Using srun to run nvidia-smi -L#

Below are two methods for running nvidia-smi -L with srun:

  1. Direct execution on compute nodes: Runs nvidia-smi -L directly on the assigned nodes.
  2. Execution inside containers: Runs nvidia-smi -L within a containerized environment on the compute nodes.

Direct execution on compute nodes#

srun --gpus=2 --nodes=2 --ntasks-per-node=1 \
     --output="srun_output_direct_%N.txt" \
     bash -c 'printf "\n===== Node: $(hostname) =====\n"; nvidia-smi -L'

This command runs nvidia-smi -L directly on two compute nodes and saves the output in separate text files. The filenames are based on the hostnames of the respective nodes, for example:

  • srun_output_direct_slurm-compute001.txt
  • srun_output_direct_slurm-compute002.txt

Each file contains the nvidia-smi -L output from its corresponding compute node.

Execution inside containers#

srun --gpus=2 --nodes=2 --ntasks-per-node=1 \
     --output="srun_output_container_%N.txt" \
     --container-image=nvidia/cuda:12.8.1-runtime-ubuntu22.04 \
     bash -c 'printf "\n===== Node: $(hostname) =====\n"; nvidia-smi -L'

This command performs the same task as above but runs nvidia-smi -L inside an NVIDIA CUDA container instead of directly on the compute nodes. The output is saved in separate files, such as:

  • srun_output_container_slurm-compute001.txt
  • srun_output_container_slurm-compute002.txt

Each file contains the nvidia-smi -L output from its respective node while running within a containerized environment.

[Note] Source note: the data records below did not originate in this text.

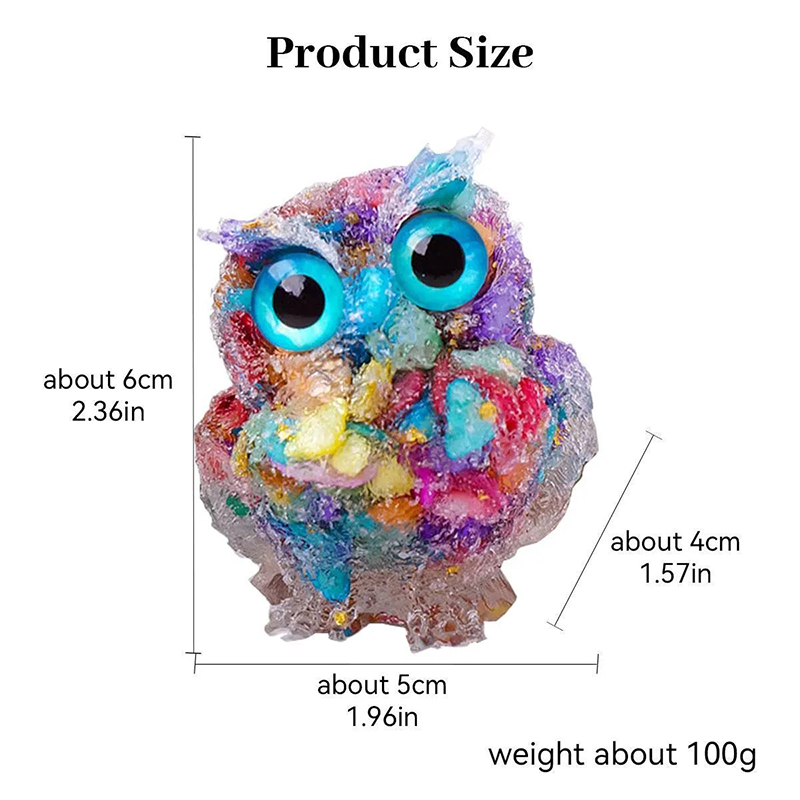 😍Best Sellers😍💞50K+ SOLD!⏳✨Decorative Cute Owl Figurine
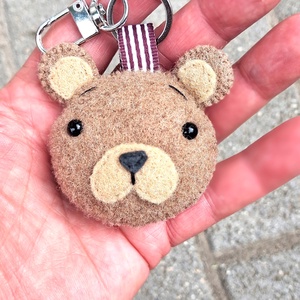 Maci 2. kulcstartó, táskadísz. - Meska.hu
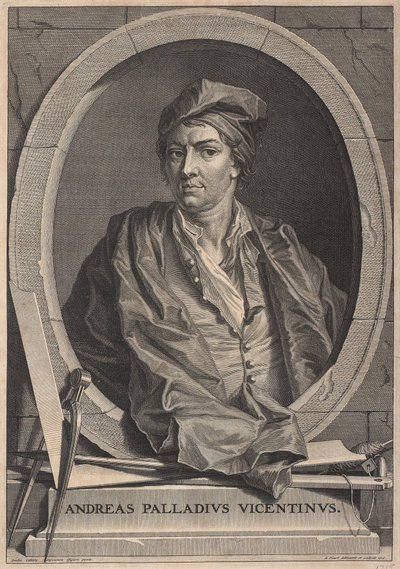 Andreas Palladius Vicentinus tekijältä Bernard Picart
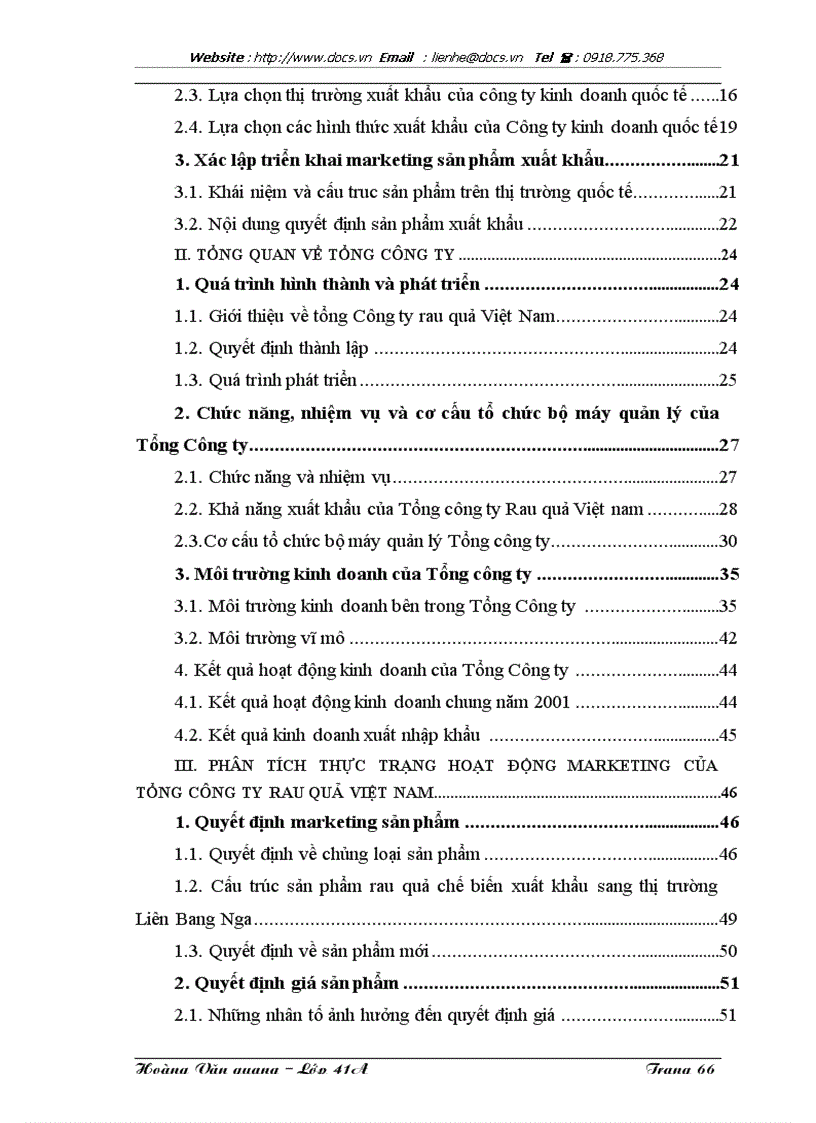 image for page Nâng cao hiệu quả tổ chức hoạt động Marketing sản phẩm xuất khẩu của Tổng công ty Rau quả Việt Nam sang thị trường Liên Bang Nga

Using salloc to run nvidia-smi -L#

Unlike srun and sbatch, salloc doesn't launch tasks automatically. Instead, it allocates resources and starts an interactive shell where you can launch tasks with srun. salloc is often used together with srun --pty /bin/bash to open an interactive shell directly on the allocated compute node.

In this example, one node with two GPUs is requested, rather than two nodes with one GPU each as shown in the earlier sbatch and srun examples. This difference is reflected in the nvidia-smi -L output. The output appears directly in the terminal instead of being saved to a file.

  1. Allocate one node with two GPUs and start an interactive shell on the allocated node:

    salloc --gpus=2 --nodes=1 --ntasks-per-node=1 srun --pty /bin/bash
    
  2. Print the node's hostname and run nvidia-smi -L:

    printf "\n===== Node: $(hostname) =====\n"; nvidia-smi -L
    
  3. Exit the interactive shell and release the allocated resources by pressing Ctrl + D.